L’influence des partis politiques sur les élections présidentielles

 

  Le financement des campagnes électorales :

La renonciation au financement public et l’option du financement privé vont-elles sonner le glas du système ?

L’épouse du journaliste français Thierry ArdissonAudrey Crespo-Mara” a répondu à cette question ainsi “la raison pour laquelle les candidats des élections présidentielles n’utilisent que des fonds privés, pourrait être que la limite imposée par l’utilisation du financement public.

Et, de toute évidence, l’un des effets pervers de la loi, serait donc d’inciter indirectement les candidats à renoncer aux fonds publics.

Dans les faits, John Kerry (2004), Steve Forbes (1996 et 2000), Georges W. Bush (2000 et 2004), et John Connally (1980) ont renoncé au financement public dans des campagnes antérieures.

D’ailleurs, Georges W. Busch était le 1er candidat à obtenir la magistrature suprême sans fonds publics.

Malgré les louables efforts des parlementaires pour moraliser la vie politique, plus que jamais, il semblerait qu’au lieu de mettre un terme au débat le BCRA pourrait bien le relancer, plus virulent que jamais.

  L’influence des partis politiques dans une ère post-partisane conservatrice :

Pour cerner l’influence des partis politiques sur les élections présidentielles depuis les origines de la république américaine jusqu’à nos jours, il faut procéder en deux temps.

La première période est marquée par l’idée que les partis ont façonné la scène politique américaine, et particulièrement le niveau présidentiel de cette scène politique, par leur capacité à former des coalitions d’électeurs permettant de gagner des élections.

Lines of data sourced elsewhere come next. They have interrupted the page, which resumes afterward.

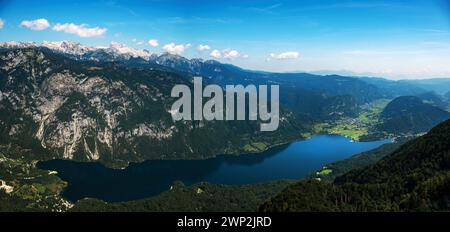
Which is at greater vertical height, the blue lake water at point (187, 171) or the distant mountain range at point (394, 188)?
the distant mountain range at point (394, 188)

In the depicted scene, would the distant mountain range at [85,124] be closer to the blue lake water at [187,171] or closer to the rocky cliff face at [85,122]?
the rocky cliff face at [85,122]

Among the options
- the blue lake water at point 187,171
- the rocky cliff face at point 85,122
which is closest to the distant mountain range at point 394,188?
the blue lake water at point 187,171

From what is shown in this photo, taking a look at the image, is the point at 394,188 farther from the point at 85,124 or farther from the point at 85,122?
the point at 85,122

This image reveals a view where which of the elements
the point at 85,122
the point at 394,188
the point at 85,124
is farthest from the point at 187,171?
the point at 394,188

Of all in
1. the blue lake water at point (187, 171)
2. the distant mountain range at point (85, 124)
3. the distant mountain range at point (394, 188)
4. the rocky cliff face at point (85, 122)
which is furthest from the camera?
the rocky cliff face at point (85, 122)

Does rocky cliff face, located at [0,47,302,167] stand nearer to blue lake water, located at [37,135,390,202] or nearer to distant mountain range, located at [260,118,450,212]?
blue lake water, located at [37,135,390,202]
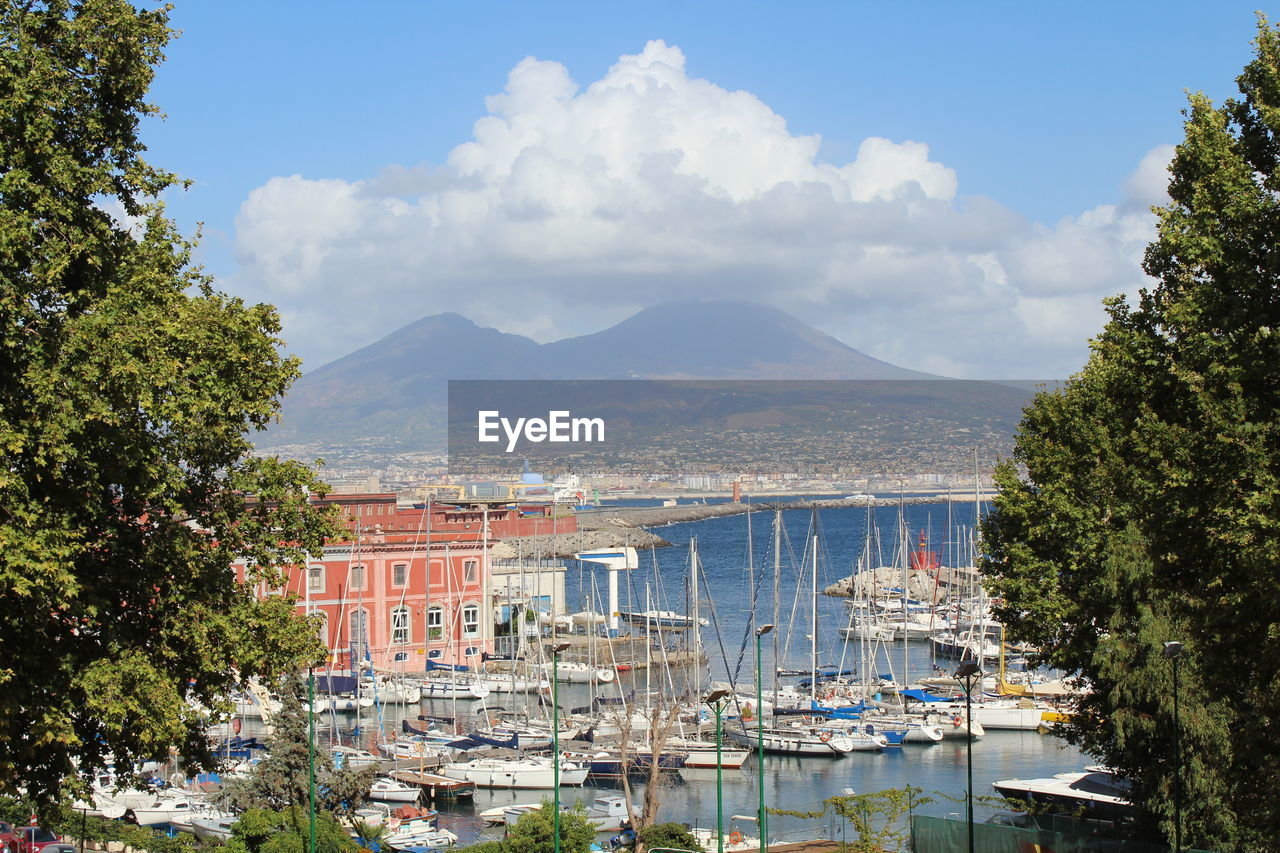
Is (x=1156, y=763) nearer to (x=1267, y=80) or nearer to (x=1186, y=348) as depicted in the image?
(x=1186, y=348)

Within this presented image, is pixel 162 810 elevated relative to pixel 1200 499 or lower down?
lower down

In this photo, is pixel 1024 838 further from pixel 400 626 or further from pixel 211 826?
pixel 400 626

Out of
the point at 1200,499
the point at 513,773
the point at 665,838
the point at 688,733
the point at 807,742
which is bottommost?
the point at 807,742

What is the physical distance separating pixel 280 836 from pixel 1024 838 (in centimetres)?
1062

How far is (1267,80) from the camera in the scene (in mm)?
12734

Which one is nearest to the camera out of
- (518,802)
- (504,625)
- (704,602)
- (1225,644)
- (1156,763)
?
(1225,644)

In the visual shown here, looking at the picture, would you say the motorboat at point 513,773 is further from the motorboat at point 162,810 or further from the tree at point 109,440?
the tree at point 109,440

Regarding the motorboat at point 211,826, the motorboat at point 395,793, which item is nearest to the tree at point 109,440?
the motorboat at point 211,826

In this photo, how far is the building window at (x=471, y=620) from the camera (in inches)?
1946

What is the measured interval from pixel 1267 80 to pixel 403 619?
3797 cm

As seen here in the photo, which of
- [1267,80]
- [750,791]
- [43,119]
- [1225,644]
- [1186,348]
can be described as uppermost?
[1267,80]

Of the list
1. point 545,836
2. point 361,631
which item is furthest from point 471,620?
point 545,836

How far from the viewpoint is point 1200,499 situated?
39.6ft

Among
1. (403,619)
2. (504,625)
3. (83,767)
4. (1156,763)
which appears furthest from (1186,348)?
(504,625)
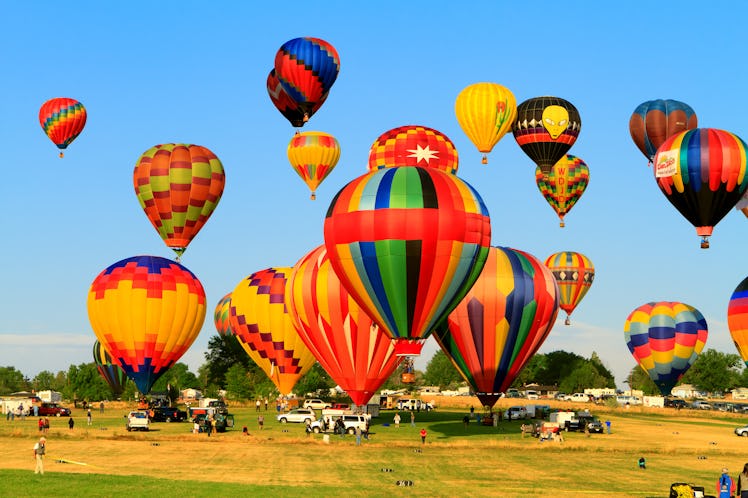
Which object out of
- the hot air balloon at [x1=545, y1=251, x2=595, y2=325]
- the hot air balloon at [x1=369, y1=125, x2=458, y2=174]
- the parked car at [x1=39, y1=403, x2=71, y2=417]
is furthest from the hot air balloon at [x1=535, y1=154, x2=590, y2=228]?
Answer: the parked car at [x1=39, y1=403, x2=71, y2=417]

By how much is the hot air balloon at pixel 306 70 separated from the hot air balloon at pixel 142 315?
23069mm

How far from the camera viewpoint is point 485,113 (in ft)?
264

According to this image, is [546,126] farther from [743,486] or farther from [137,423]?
[743,486]

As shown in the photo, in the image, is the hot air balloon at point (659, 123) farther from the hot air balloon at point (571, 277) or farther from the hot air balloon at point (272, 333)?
the hot air balloon at point (272, 333)

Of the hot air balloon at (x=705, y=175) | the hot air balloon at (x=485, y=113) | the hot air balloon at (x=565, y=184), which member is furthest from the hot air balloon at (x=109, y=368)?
the hot air balloon at (x=705, y=175)

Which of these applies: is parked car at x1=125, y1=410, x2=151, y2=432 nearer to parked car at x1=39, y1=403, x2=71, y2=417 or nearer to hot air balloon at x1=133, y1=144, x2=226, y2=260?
hot air balloon at x1=133, y1=144, x2=226, y2=260

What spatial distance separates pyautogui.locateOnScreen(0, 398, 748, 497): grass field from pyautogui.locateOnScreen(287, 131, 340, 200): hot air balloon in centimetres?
3190

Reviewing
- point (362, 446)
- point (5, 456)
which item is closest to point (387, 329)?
point (362, 446)

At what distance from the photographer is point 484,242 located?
172 feet

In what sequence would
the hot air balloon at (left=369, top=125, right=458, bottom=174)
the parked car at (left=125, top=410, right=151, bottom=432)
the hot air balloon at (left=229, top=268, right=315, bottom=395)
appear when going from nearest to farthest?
1. the parked car at (left=125, top=410, right=151, bottom=432)
2. the hot air balloon at (left=369, top=125, right=458, bottom=174)
3. the hot air balloon at (left=229, top=268, right=315, bottom=395)

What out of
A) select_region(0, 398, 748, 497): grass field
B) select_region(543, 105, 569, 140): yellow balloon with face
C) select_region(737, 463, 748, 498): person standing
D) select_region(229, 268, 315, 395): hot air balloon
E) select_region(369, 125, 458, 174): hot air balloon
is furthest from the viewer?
select_region(229, 268, 315, 395): hot air balloon

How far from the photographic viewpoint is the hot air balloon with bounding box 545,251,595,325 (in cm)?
11056

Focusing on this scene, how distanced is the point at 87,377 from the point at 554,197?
2699 inches

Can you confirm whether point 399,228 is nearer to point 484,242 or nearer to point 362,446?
point 484,242
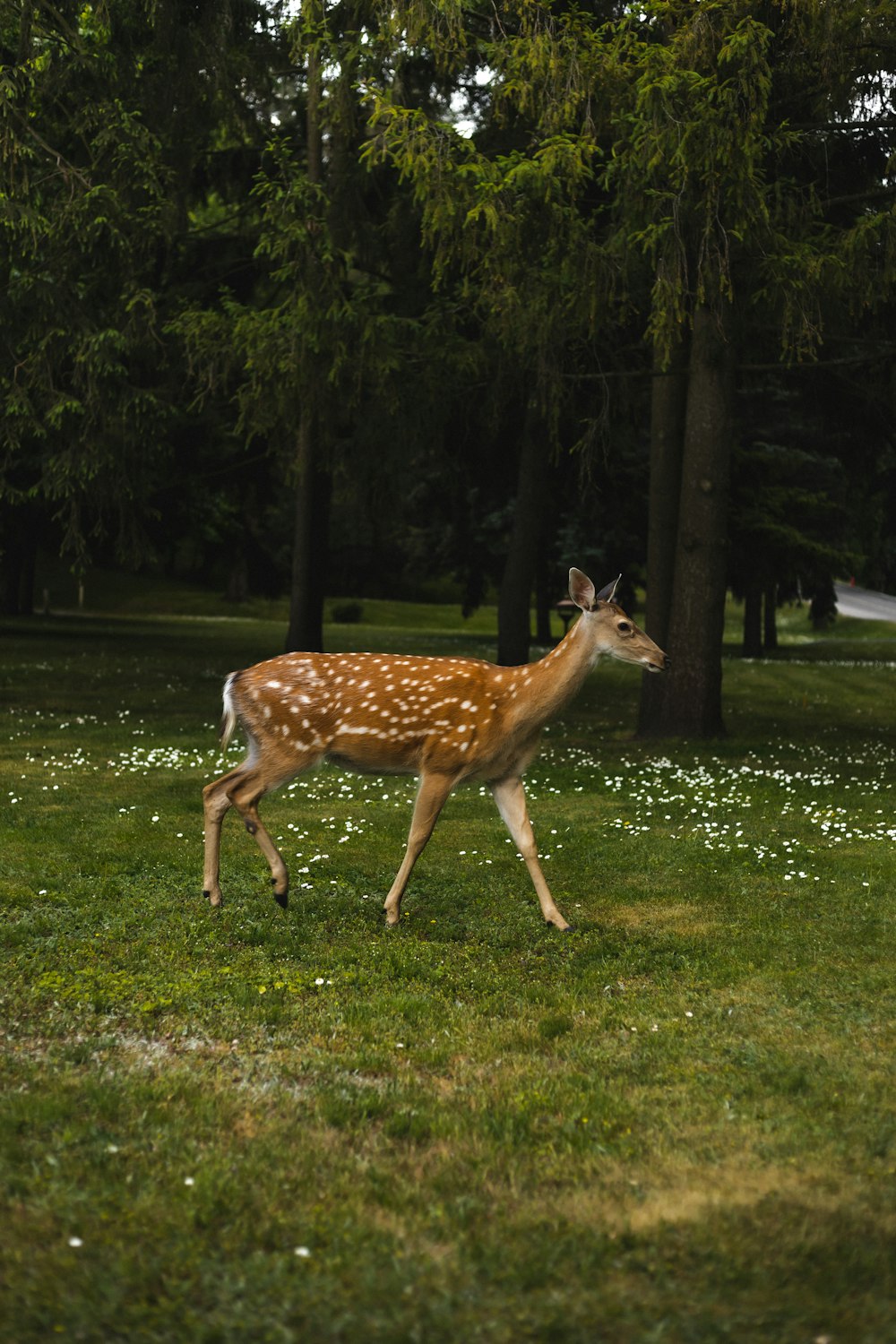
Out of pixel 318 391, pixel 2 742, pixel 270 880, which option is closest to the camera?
pixel 270 880

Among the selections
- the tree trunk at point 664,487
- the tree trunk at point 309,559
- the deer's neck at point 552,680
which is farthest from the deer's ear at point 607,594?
the tree trunk at point 309,559

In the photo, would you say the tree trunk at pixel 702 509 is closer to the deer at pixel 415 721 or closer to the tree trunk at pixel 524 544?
the tree trunk at pixel 524 544

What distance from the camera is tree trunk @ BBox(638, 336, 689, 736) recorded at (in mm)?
18031

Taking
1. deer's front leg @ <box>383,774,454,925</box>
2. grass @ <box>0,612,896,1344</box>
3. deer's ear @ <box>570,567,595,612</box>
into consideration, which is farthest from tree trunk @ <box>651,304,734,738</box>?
deer's front leg @ <box>383,774,454,925</box>

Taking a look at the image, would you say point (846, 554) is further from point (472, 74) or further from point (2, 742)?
point (2, 742)

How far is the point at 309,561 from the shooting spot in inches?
1027

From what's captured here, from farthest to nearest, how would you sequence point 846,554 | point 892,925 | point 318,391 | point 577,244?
1. point 846,554
2. point 318,391
3. point 577,244
4. point 892,925

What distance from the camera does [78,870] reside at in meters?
9.59

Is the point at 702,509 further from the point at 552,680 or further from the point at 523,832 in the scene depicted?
the point at 523,832

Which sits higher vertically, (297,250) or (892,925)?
(297,250)

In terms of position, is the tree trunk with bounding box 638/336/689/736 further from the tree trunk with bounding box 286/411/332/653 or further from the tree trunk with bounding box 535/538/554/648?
the tree trunk with bounding box 535/538/554/648

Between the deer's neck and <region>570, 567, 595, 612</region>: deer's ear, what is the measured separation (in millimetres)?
94

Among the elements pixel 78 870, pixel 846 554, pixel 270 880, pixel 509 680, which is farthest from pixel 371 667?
pixel 846 554

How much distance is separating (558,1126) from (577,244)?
36.3ft
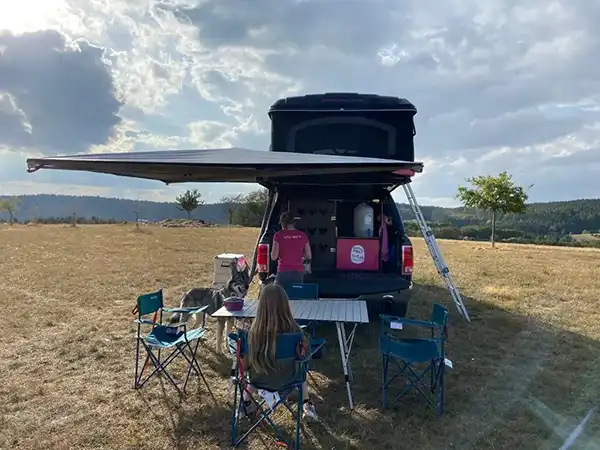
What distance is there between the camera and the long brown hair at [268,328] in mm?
3209

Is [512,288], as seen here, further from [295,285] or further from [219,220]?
[219,220]

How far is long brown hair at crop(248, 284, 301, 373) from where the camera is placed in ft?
10.5

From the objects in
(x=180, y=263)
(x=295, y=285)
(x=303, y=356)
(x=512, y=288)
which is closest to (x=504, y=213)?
(x=512, y=288)

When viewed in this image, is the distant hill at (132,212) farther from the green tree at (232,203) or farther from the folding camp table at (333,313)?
the folding camp table at (333,313)

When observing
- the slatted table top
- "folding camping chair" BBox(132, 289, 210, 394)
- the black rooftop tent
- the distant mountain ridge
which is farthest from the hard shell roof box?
the distant mountain ridge

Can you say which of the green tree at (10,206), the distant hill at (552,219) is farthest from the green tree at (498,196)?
the green tree at (10,206)

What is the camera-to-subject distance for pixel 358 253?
6016mm

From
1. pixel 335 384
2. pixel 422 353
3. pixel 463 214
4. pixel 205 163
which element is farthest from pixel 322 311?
pixel 463 214

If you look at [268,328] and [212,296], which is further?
[212,296]

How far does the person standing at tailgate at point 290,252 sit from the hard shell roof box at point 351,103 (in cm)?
165

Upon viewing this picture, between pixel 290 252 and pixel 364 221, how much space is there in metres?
1.64

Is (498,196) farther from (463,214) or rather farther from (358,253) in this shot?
(358,253)

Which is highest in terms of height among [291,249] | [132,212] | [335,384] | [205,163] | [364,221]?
[132,212]

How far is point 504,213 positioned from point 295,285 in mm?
19723
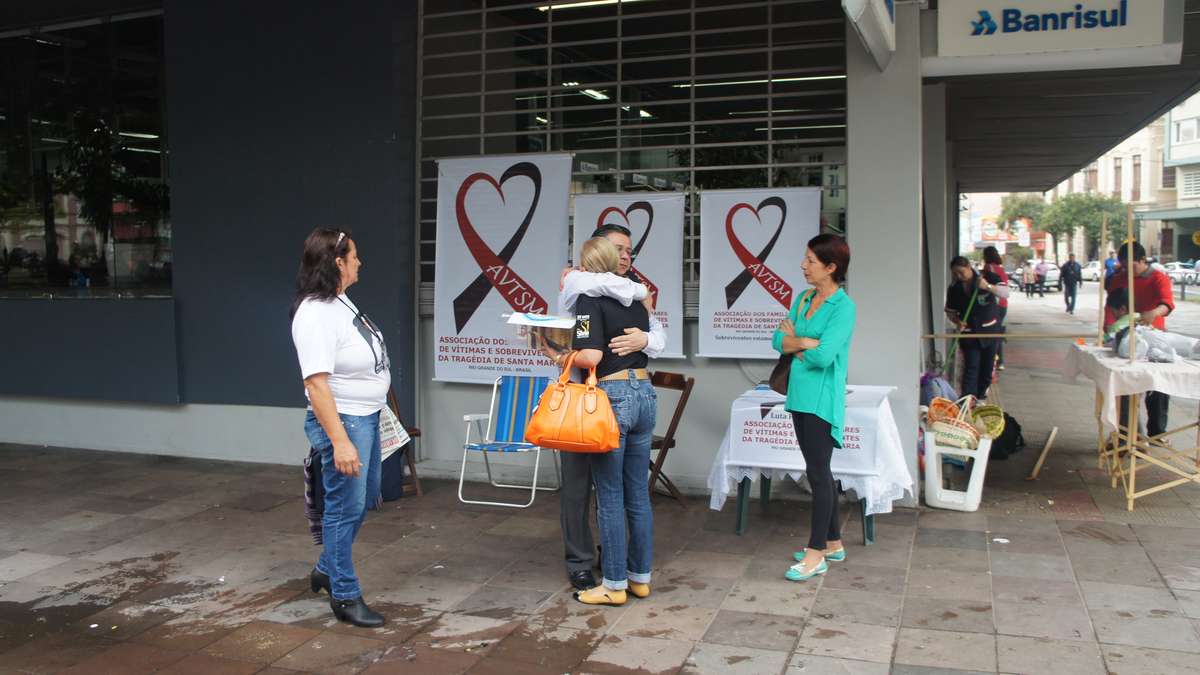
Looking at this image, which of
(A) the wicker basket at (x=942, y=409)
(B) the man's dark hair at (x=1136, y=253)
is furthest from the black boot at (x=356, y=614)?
(B) the man's dark hair at (x=1136, y=253)

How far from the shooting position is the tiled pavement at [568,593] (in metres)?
4.03

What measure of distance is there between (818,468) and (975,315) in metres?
6.14

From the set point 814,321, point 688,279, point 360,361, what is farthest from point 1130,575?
point 360,361

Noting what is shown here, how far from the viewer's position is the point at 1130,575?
4.90m

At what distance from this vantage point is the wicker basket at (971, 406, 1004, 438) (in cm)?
648

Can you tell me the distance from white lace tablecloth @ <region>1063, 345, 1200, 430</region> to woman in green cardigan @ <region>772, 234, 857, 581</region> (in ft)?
7.26

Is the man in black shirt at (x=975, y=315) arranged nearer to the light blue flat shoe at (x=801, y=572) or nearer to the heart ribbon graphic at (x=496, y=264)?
the heart ribbon graphic at (x=496, y=264)

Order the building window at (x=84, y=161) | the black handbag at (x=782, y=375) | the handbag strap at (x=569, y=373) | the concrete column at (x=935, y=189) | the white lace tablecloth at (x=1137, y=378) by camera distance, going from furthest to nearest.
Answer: the concrete column at (x=935, y=189) < the building window at (x=84, y=161) < the white lace tablecloth at (x=1137, y=378) < the black handbag at (x=782, y=375) < the handbag strap at (x=569, y=373)

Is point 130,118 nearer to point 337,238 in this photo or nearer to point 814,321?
point 337,238

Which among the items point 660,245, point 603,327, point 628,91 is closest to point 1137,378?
point 660,245

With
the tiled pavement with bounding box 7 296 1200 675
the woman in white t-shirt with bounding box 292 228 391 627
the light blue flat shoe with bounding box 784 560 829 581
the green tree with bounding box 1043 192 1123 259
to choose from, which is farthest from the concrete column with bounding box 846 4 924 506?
the green tree with bounding box 1043 192 1123 259

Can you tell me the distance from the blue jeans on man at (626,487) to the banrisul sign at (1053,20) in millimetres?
3112

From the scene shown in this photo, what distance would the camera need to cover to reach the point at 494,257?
23.4 feet

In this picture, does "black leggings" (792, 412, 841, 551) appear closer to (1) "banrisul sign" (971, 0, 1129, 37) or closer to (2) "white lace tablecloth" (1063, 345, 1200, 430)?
(2) "white lace tablecloth" (1063, 345, 1200, 430)
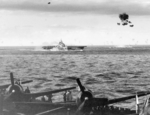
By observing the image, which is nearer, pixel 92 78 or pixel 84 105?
pixel 84 105

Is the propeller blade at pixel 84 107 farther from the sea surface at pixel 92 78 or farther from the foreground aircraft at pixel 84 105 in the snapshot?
the sea surface at pixel 92 78

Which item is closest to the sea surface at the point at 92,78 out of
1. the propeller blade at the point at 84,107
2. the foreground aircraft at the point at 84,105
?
the foreground aircraft at the point at 84,105

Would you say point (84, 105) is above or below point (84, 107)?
above

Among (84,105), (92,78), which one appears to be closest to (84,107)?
(84,105)

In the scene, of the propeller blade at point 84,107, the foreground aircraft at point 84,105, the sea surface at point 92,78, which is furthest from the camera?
the sea surface at point 92,78

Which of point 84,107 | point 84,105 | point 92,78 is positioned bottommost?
point 92,78

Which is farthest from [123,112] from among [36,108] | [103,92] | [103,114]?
[103,92]

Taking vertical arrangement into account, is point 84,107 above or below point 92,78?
above

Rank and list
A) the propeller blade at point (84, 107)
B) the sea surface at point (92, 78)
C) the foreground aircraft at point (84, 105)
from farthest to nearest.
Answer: the sea surface at point (92, 78) → the foreground aircraft at point (84, 105) → the propeller blade at point (84, 107)

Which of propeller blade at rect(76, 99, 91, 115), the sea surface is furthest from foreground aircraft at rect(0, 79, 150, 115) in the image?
the sea surface

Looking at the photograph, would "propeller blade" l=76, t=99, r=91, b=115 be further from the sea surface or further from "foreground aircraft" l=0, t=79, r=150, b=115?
the sea surface

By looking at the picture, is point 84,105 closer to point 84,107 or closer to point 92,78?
point 84,107

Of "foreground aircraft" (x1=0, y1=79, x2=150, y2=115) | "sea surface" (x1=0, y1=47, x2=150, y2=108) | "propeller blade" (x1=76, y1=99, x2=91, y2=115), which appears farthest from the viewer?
"sea surface" (x1=0, y1=47, x2=150, y2=108)
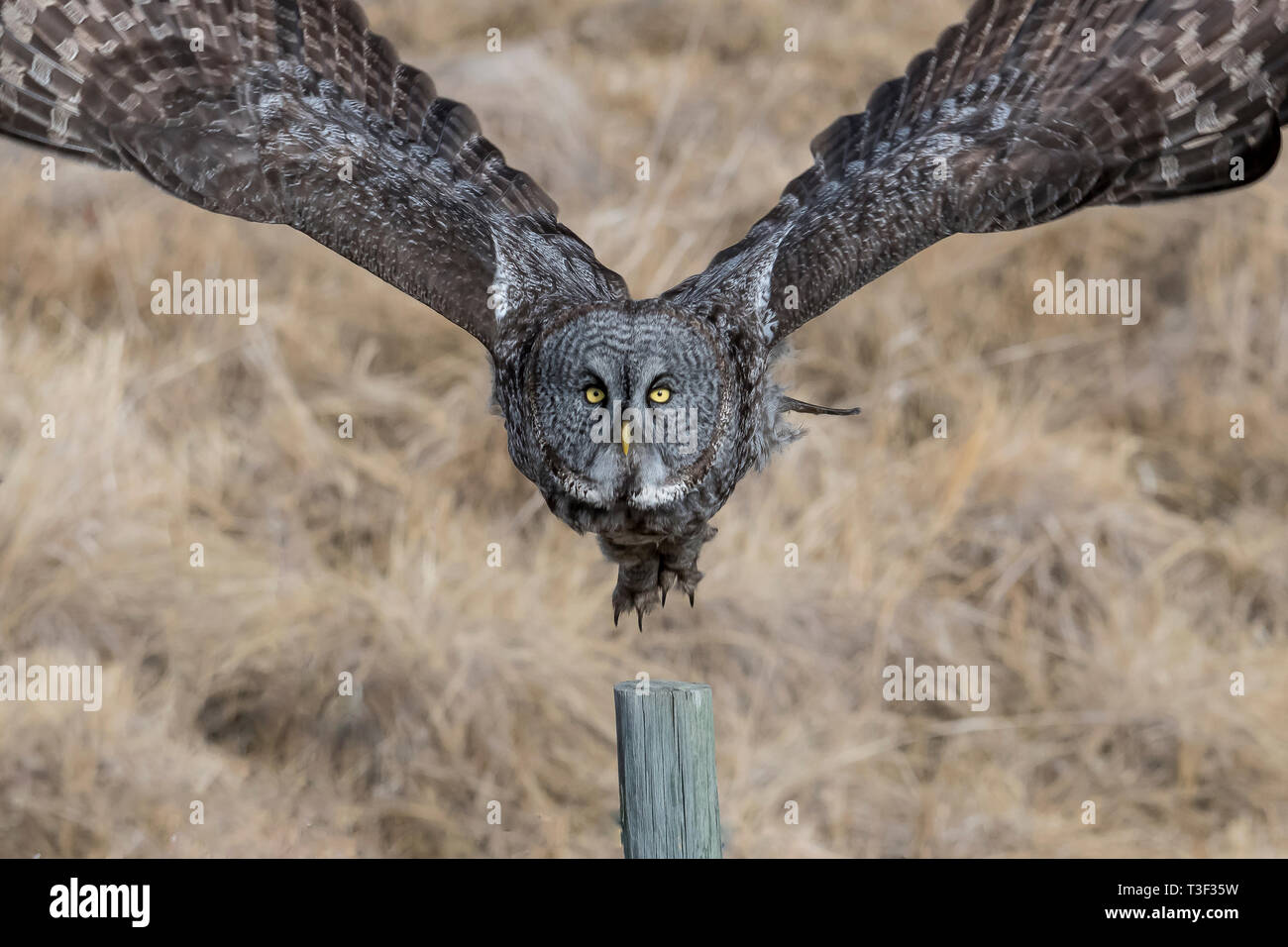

Ces coalitions stables, permettent aux partis de jouir de périodes de relative domination sur le système politique, dénommées “ères partisanes” ou “système de partis” (party system), marquée par l’importance des réalignements électoraux.

Pour autant, cette lecture se heurte aux réalités de la vie électorale contemporaine, marquée par le désalignement partisan apparu durant les années 1950.

Dans un contexte où plus du tiers de l’électorat ne considère pas l’affiliation partisane comme un facteur primordial dans leur choix électoral, la fonction structurante des partis, s’est grandement amenuisée.

Nous connaissons aujourd’hui, une ère qui est à la fois post-partisane et conservatrice.

Ces deux caractéristiques ont favorisé le Parti républicain, depuis la fin des années 1960, mais, la dérive à droite du Parti démocrate, depuis la fin des années 1980, fait que la compétition est loin d’être gagnée, aucun parti n’ayant prouvé être en mesure de rogner sur la proportion toujours grimpante des électeurs indépendants.

L’époque des longues ères partisanes semble bel et bien révolue.

 Les partis politiques : considérations fonctionnelles

L’influence des partis sur la scène politique a été substantielle, tout au long de l’histoire des États-Unis : elle peut être appréhendée par le biais des grandes fonctions que remplissent les partis politiques”, extrait de “les élections présidentielles américaines”, article de la journaliste “Audrey Crespo-Mara”.